▶ _Work to be completed_
Locate each line in the items below that contains the string "blurred", treating uppercase and lowercase as different, and copy those lines.

(Items stored from a collection)
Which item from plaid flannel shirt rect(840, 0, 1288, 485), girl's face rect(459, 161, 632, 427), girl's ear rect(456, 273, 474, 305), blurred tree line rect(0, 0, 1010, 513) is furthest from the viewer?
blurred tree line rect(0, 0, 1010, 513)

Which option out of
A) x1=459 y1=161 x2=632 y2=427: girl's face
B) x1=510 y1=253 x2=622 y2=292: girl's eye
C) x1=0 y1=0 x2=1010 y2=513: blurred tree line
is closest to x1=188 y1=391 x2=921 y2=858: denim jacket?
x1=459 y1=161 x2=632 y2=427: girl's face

---

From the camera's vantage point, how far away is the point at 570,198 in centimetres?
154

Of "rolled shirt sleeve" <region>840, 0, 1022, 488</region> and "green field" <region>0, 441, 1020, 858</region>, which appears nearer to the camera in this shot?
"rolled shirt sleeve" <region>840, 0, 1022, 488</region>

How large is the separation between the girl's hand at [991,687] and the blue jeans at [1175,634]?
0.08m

▶ _Response_
Which item from plaid flannel shirt rect(840, 0, 1288, 485), girl's face rect(459, 161, 632, 427), girl's ear rect(456, 273, 474, 305), blurred tree line rect(0, 0, 1010, 513) is furthest from the viewer?
blurred tree line rect(0, 0, 1010, 513)
C) x1=0 y1=0 x2=1010 y2=513: blurred tree line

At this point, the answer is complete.